A member of the longhorn wood boring beetle family, the red milkweed beetle is easy to identify as it has a characteristic easy to identify, four eyes instead of two. Long antennae are so close to the eyes that they actually split each eye in two.


 Milkweed leaf beetles are distinctively marked, large orange and black. They resemble an oversized lady beetle but are from a different family called the leaf beetles. They are commonly called "swamp" milkweed beetles, after their preference for the swamp milkweed.




Gray in appearance is the milkweed stem weevil. They feed on the milkweed stem by girdling the stem, then feeds on the oozing sap.




Last to mention are the seed bugs, which include the large and small milkweed bugs. These insects nibble the seeds of the milkweed flower. Like the sap, the seeds are harmless to the bugs but dangerous to their predators.
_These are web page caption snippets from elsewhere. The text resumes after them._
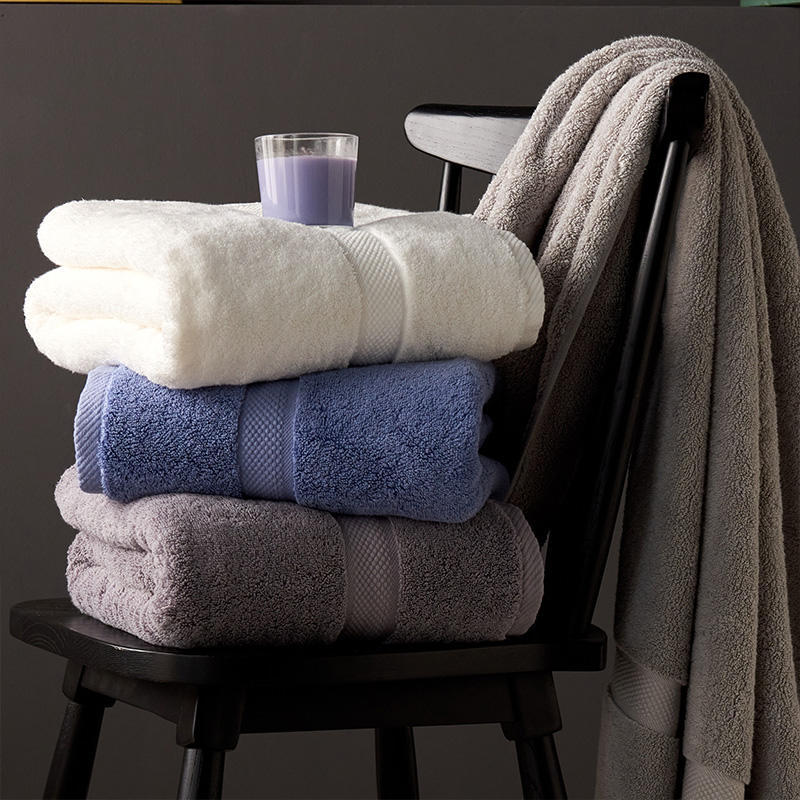 輕奢風加厚加大毛巾全棉材質吸水速乾不掉毛適合冬季使用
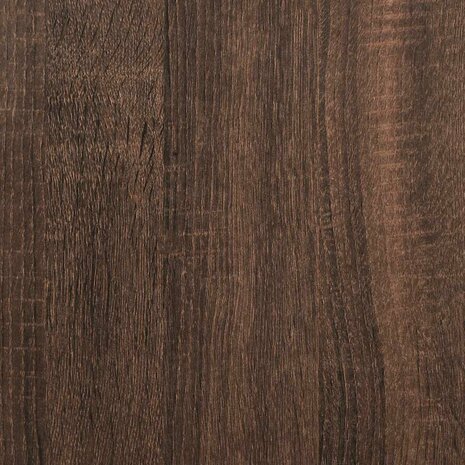 Schoenenrek 61x32x70 cm bewerkt hout bruin eikenkleur 8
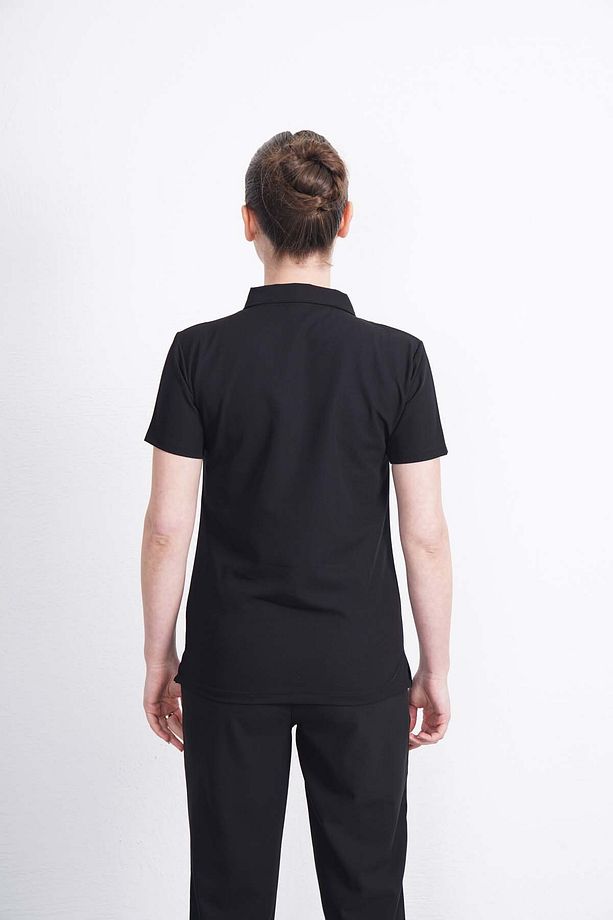 Exclusive Lycra Mor Kadın Tek Üst Fermuarlı Hemşire forması, Cerrahi Forma, Scrubs Üniforma - 3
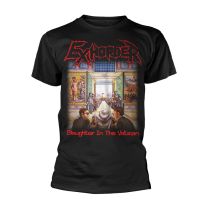 Exhorder Slaughter In the Vatican T-Shirt - Black - Small - Small
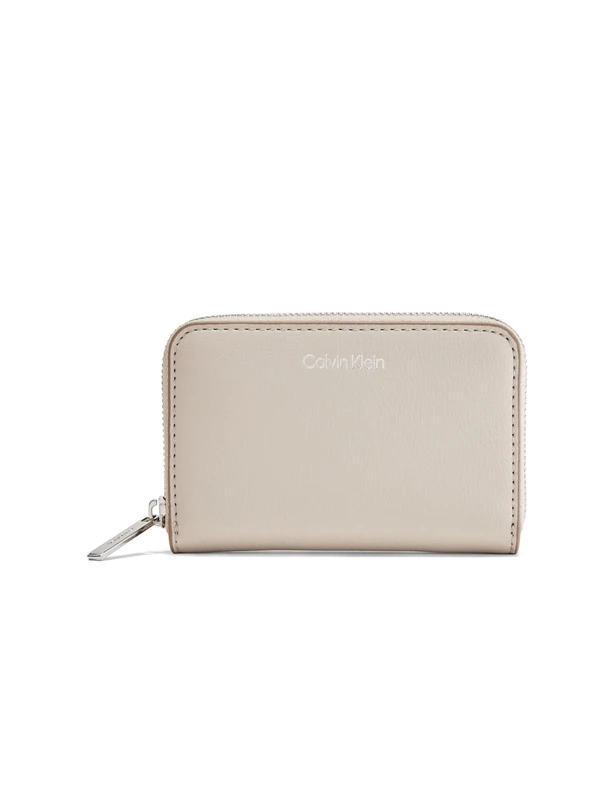 Calvin Klein Women's FOIL Logo Medium Zip Around LV04F1091G Wallets, Brown (Chateau/Desert Taupe), One Size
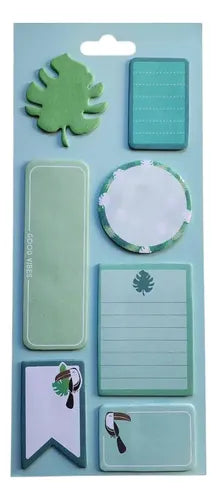 Colorful 7-Design Sticky Notes Set - Kinder Kreato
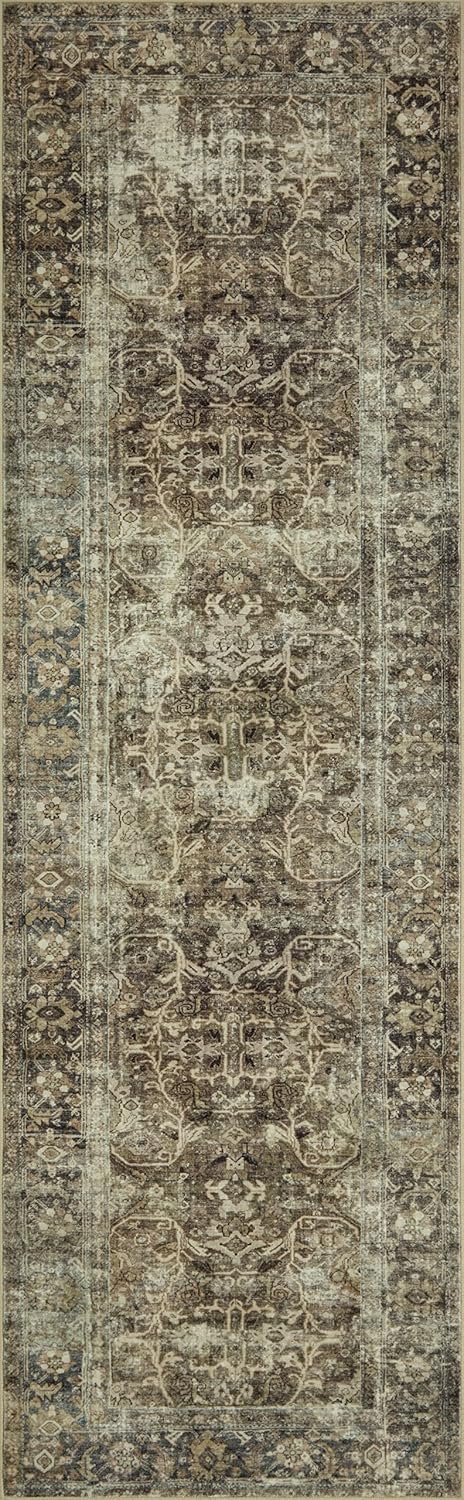 Loloi Magnolia Home by Joanna Gaines Sinclair Collection SIN-01 Pebble/Taupe 7'-6" x 9'-6", .25" Pile Height, Machine Washable, Area Rug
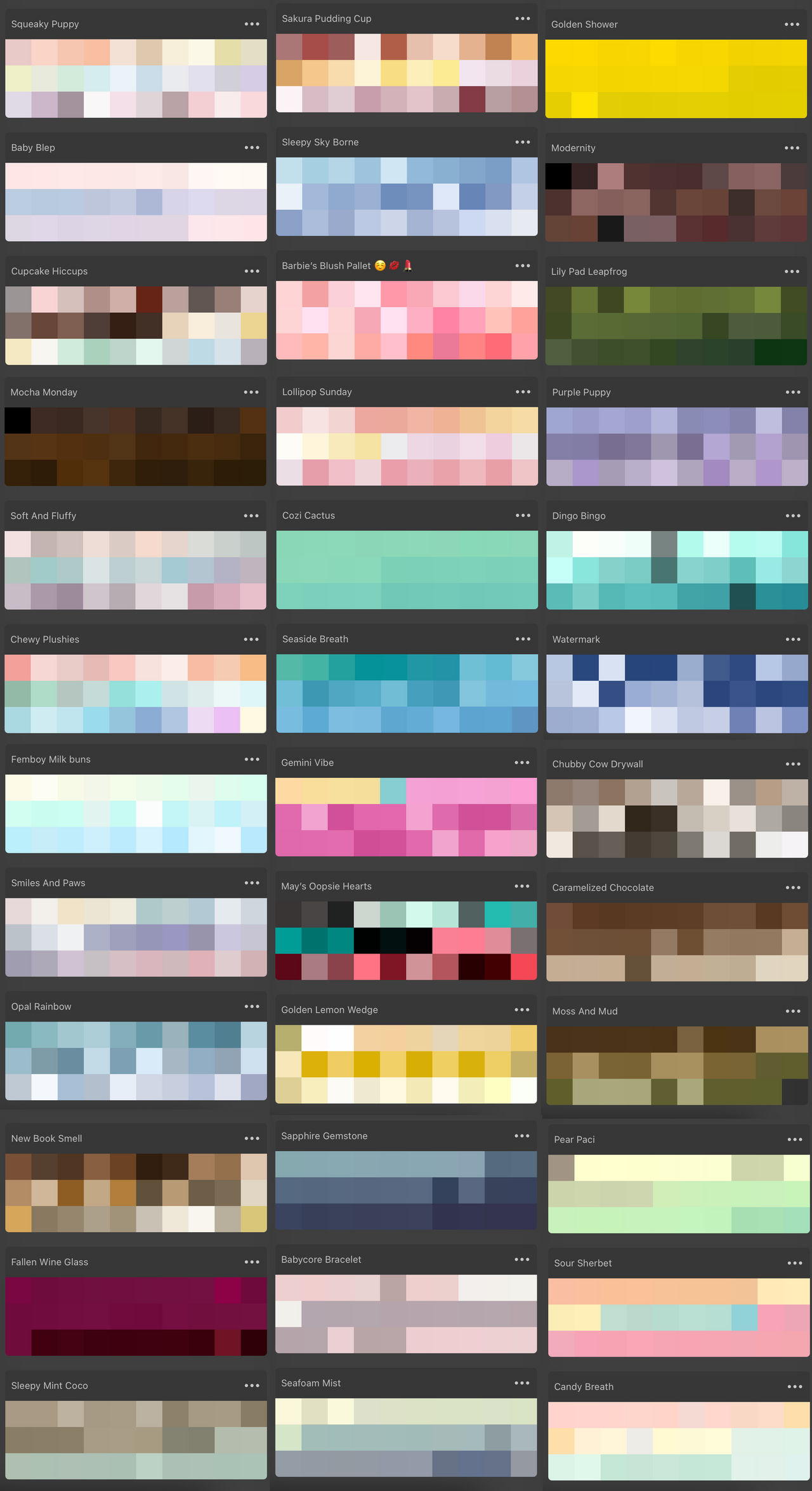 Deviantart Color Map Color paletts by KawaiiPandaBunni200 on DeviantArt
Milkweed has various varieties but it is best to plant natives to your area. They are easy to grow, needing well-drained soil and a sunny to partly shady spot. By fall, the seedpods burst, sending out copious quantities of seeds which easily reseed.



Your common milkweed (Asclepias syriaca)
















Swamp milkweed (Asclepias incarnata)








 
 


Butterfly weed (Asclepias tuberosa)











Dogbane (Apocynum cannabinum) resembles milkweed but isn't an Asclepias. Apocynum means 'poisonous to dogs'. Cannabinum is the scientific name and the common names are Hemp dogbane and Indian hemp. It is a fiber plant rather than a source of the psychoactive drug, Cannabis. Both have white sap, but milkweed has hollow green stems and dogbane has solid red stems. Monarch caterpillars won't even eat dogbane.



 Are these 'good' bugs or 'bad' bugs? It depends upon what you consider to be good or bad. Since the Milkweed Bugs are seed and sap-suckers, if bugs chomp and deform the milkweed in your garden, you may consider them 'bad' bugs. Host plant or not, you may not want them in your garden and squish them. Just please don't use pesticides to control unwanted visitors. You will be harming those you do want such as the monarch butterfly caterpillars. It is a natural occurrence for the host plant to be fed upon and it is only temporary.

Enjoy the amazing process of metamorphosis and take pride in providing the means for the survival of these insects. If you're a collector of the Asclepias seed pods and need them unmarred, handpicking a few select plants to keep them bug free would be the best option.